=== DOCUMENT SECTION ===
Last week’s report from the Institute of Medicine on what Clinical Preventive Services for Women should be funded through the Patient Protection and Affordable Care Act (aka the new federal Health Care Program) generated headlines for its recommendation (among many others) that birth control be made available to all fertile females for free.
In the context of contemporary fertility battles, this is bound to lead to argument. Should a citizen who doesn’t approve of birth control be understood to be funding the birth control of those who choose to use it — and therefore have a basis for objecting? Or should we understand that the many tax payments from those who approve of birth control for those who want it are those that are funding it, while the taxes of those who don’t approve of birth control are funding the costs associated with birthing and raising unplanned kids?
The IOM, a nonpartisan medical review board, finds that birth control is one among several key preventive measures (along with screens for disease and domestic violence) that would markedly improve the health of women. A future in which women’s health matters? The fact that it’s proposed at all suggests that we’ve already made progress toward that future. Debate will follow. And women will doubtless have much to say, as well as increasingly powerful voices with which to say it.
Update: The Secretary of Health and Human Services Kathleen Sebelius has issued new guidelines adopting the IOM recommendations.
The guidelines call for no cost to patients for such services as:
Gestational diabetes screening
HPV DNA testing
STI counseling, and HIV screening and counseling
Contraception and contraceptive counseling (yes, that’s free birth control)
Breastfeeding support, supplies, and counseling
Domestic violence screening
“The Affordable Care Act – the health insurance reform legislation passed by Congress and signed into law by President Obama on March 23, 2010 – helps make prevention affordable and accessible for all Americans by requiring health plans to cover preventive services and by eliminating cost sharing. Preventive services that have strong scientific evidence of their health benefits must be covered and plans can no longer charge a patient a copayment, coinsurance or deductible for these services when they are delivered by a network provider.”
=== DATA LISTING ===
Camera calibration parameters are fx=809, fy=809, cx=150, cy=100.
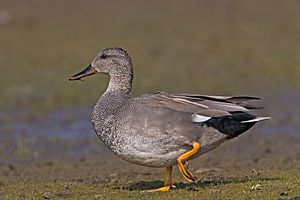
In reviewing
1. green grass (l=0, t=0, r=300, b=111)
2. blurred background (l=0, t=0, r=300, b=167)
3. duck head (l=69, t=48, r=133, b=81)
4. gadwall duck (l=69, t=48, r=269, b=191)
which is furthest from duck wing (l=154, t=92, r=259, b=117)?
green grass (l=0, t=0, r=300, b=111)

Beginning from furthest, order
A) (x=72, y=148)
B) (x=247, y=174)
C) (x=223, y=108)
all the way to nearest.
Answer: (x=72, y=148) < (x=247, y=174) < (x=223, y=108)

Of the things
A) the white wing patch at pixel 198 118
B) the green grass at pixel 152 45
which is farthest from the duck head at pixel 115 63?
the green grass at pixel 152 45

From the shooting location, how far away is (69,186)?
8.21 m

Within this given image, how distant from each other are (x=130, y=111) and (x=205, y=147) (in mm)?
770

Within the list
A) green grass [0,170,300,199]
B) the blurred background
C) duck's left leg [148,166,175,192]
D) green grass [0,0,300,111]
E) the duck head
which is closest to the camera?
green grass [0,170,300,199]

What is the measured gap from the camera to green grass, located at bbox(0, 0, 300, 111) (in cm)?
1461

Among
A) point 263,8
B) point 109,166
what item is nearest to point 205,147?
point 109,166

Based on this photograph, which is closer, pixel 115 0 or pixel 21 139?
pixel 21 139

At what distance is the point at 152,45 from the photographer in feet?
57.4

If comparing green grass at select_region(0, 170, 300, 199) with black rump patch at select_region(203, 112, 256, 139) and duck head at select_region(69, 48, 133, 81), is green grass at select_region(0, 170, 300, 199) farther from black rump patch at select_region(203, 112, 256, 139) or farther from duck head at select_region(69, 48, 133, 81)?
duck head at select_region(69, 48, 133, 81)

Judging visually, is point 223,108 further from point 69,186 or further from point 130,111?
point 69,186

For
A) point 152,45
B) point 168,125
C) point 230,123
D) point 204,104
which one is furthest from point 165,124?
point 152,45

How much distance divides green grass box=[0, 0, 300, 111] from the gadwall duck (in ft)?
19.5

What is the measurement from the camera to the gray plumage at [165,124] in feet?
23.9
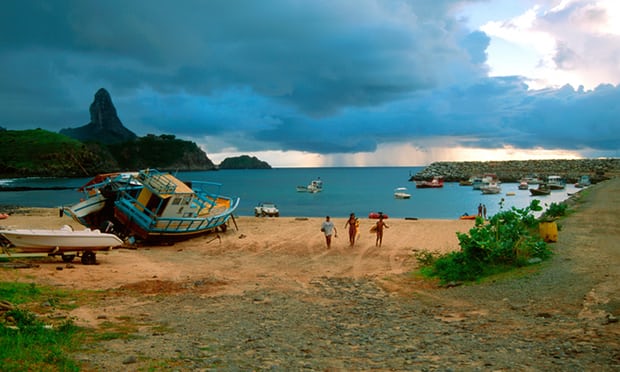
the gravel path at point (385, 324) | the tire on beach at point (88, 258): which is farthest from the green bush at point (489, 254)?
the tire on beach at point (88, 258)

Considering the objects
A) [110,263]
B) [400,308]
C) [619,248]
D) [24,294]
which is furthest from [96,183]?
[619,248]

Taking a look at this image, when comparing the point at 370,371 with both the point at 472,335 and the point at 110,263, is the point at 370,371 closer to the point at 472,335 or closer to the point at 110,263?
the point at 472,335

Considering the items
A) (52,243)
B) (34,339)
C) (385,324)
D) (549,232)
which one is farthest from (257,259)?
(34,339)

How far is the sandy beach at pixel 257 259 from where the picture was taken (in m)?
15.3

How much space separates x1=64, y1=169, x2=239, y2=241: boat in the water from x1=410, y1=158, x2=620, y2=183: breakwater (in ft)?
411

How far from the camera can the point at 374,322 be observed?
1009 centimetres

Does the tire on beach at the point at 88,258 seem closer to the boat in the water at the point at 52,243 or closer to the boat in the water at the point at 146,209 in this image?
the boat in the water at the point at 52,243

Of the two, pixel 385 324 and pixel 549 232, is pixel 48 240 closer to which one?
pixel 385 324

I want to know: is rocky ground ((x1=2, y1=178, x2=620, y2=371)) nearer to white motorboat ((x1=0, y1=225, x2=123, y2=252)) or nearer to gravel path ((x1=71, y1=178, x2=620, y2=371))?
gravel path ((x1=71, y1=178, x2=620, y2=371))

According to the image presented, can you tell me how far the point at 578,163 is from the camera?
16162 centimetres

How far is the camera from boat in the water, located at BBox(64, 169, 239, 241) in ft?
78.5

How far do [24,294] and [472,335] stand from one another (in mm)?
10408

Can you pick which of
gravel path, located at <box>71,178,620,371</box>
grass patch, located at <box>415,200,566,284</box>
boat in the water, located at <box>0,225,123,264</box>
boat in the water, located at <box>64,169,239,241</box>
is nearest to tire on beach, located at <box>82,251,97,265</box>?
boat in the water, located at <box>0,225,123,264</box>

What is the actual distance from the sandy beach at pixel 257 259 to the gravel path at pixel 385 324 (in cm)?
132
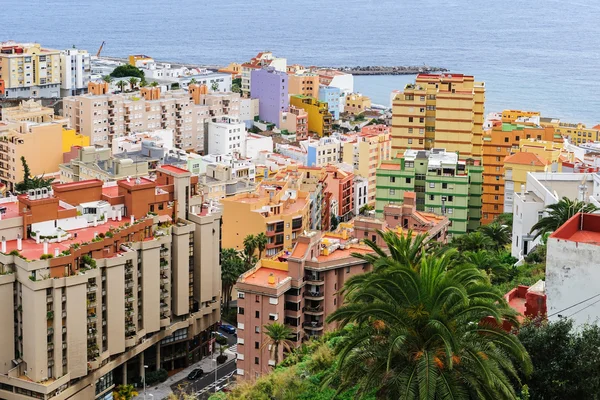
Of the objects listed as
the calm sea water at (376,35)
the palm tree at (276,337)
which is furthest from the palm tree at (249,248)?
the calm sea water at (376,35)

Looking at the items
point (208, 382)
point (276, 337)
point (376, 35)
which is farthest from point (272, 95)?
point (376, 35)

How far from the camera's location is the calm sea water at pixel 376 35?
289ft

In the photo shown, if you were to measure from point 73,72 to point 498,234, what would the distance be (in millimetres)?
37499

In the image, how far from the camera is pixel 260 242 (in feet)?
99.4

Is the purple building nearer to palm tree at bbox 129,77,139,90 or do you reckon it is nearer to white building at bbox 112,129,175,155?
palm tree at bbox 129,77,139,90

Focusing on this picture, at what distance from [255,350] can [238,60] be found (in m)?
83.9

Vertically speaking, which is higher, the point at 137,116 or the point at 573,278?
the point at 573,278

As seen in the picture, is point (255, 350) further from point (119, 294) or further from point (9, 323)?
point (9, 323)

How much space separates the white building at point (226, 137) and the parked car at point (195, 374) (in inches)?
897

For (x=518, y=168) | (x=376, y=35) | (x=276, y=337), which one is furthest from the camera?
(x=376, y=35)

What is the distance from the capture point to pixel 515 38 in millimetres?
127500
===
=== DATA LISTING ===
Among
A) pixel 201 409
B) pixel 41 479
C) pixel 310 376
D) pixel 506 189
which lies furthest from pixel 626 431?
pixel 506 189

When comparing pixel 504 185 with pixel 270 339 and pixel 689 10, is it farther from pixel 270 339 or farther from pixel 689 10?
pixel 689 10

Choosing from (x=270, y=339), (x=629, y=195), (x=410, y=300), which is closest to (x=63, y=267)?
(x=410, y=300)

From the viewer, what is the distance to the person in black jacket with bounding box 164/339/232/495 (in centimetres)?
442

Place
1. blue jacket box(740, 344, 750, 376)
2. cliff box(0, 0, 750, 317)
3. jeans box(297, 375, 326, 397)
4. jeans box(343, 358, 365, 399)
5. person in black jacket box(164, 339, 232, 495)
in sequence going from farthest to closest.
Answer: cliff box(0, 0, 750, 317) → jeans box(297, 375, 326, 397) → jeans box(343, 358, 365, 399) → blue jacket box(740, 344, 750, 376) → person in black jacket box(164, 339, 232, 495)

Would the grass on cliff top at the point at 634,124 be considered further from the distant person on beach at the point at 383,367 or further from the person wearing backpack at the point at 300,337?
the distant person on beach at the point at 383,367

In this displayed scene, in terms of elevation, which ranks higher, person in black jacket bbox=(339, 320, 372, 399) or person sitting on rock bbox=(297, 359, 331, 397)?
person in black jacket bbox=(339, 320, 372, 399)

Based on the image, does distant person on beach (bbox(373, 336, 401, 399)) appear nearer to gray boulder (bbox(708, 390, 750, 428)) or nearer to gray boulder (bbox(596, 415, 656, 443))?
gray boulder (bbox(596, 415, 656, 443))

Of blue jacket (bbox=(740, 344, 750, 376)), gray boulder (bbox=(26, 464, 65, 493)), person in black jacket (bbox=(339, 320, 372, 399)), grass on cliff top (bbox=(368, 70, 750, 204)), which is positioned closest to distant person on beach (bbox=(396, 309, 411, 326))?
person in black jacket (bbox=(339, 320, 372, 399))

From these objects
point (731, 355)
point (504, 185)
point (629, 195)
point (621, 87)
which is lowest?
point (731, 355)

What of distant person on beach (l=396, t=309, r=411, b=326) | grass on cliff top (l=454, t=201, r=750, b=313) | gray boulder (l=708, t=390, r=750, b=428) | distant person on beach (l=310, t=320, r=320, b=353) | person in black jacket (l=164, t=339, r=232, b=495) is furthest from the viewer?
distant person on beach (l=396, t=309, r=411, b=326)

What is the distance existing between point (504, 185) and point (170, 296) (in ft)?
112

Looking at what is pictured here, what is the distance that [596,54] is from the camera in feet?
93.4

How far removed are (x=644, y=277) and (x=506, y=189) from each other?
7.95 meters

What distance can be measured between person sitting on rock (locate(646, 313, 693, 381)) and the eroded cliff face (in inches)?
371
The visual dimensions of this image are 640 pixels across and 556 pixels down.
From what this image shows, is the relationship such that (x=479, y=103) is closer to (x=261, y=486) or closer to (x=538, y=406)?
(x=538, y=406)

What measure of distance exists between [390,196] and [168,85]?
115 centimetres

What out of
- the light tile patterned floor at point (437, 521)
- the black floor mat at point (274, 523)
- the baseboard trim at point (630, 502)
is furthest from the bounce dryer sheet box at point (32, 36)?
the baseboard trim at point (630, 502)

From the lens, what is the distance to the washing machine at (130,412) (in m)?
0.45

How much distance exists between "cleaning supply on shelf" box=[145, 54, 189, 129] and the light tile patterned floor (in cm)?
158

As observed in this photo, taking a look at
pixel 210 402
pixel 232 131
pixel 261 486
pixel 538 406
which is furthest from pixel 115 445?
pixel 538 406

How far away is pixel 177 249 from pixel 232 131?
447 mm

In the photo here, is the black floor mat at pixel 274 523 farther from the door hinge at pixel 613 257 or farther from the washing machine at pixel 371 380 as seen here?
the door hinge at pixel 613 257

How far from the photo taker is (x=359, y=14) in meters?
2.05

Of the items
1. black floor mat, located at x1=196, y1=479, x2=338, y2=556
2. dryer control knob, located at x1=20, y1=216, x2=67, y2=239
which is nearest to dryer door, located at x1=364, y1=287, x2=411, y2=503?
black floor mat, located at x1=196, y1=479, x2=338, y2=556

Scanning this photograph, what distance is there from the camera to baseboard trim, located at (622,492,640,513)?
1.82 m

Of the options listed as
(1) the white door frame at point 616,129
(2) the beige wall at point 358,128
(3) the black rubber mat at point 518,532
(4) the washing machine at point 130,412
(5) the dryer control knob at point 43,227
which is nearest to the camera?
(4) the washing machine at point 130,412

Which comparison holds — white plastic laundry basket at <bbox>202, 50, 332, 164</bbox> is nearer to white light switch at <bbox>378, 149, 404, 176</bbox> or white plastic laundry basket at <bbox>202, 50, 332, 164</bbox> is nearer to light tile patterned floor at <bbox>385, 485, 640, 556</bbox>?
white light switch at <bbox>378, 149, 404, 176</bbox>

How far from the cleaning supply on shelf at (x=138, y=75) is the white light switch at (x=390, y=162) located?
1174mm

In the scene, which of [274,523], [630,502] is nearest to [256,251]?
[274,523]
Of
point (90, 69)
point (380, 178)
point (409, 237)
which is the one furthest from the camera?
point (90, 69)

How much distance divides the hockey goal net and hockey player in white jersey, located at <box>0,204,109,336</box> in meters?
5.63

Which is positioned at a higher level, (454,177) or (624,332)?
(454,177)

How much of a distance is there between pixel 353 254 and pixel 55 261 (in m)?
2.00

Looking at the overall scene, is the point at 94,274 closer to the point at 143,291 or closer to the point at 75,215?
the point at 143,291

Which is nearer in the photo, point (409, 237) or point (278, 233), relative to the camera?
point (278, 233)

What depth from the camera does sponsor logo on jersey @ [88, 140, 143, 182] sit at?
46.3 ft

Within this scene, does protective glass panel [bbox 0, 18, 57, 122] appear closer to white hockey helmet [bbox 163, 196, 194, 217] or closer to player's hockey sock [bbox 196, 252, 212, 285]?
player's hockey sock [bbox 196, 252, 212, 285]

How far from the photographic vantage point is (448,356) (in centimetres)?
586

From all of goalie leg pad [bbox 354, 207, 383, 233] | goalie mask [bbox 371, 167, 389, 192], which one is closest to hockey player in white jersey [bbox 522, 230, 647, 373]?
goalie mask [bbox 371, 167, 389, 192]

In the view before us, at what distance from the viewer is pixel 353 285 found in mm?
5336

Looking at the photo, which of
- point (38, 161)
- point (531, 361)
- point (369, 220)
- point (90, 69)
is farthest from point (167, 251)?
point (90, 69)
===
=== DATA LISTING ===
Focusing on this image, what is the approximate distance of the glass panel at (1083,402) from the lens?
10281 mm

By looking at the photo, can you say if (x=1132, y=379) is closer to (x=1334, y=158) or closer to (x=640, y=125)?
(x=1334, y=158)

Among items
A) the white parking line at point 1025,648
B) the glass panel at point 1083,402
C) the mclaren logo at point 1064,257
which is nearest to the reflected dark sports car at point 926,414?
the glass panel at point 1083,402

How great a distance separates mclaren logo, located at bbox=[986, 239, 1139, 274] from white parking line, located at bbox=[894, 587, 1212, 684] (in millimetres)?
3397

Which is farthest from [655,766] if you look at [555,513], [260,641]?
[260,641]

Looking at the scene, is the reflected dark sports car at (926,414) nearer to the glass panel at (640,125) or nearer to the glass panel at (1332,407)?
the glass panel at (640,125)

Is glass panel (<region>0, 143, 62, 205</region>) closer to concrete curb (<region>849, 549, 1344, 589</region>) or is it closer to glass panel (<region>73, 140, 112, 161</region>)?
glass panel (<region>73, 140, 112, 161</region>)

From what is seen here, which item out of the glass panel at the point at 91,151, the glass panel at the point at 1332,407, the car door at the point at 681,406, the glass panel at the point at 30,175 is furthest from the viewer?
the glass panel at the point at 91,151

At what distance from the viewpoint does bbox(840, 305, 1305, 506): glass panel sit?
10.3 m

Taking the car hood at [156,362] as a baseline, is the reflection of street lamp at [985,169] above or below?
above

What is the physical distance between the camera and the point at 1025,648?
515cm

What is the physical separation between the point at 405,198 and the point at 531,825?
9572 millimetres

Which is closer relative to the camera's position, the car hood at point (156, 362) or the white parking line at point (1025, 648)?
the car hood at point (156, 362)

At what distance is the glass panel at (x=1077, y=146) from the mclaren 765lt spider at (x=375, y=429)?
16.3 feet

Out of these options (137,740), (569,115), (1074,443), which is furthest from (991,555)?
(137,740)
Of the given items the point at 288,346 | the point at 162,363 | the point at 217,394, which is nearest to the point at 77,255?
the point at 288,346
===
WHAT YOU NEED TO DO:
1 - In the article on women's preventive care, who issued new guidelines adopting the IOM recommendations?
2 - Please reproduce the part of the article on women's preventive care that begins at the words "Last week’s report" and stops after "females for free.".
The listing comes from a separate source and is not part of the article on women's preventive care.

TASK-BY-TASK RESULTS:
1 - Kathleen Sebelius, the Secretary of Health and Human Services

2 -
Last week’s report from the Institute of Medicine on what Clinical Preventive Services for Women should be funded through the Patient Protection and Affordable Care Act (aka the new federal Health Care Program) generated headlines for its recommendation (among many others) that birth control be made available to all fertile females for free.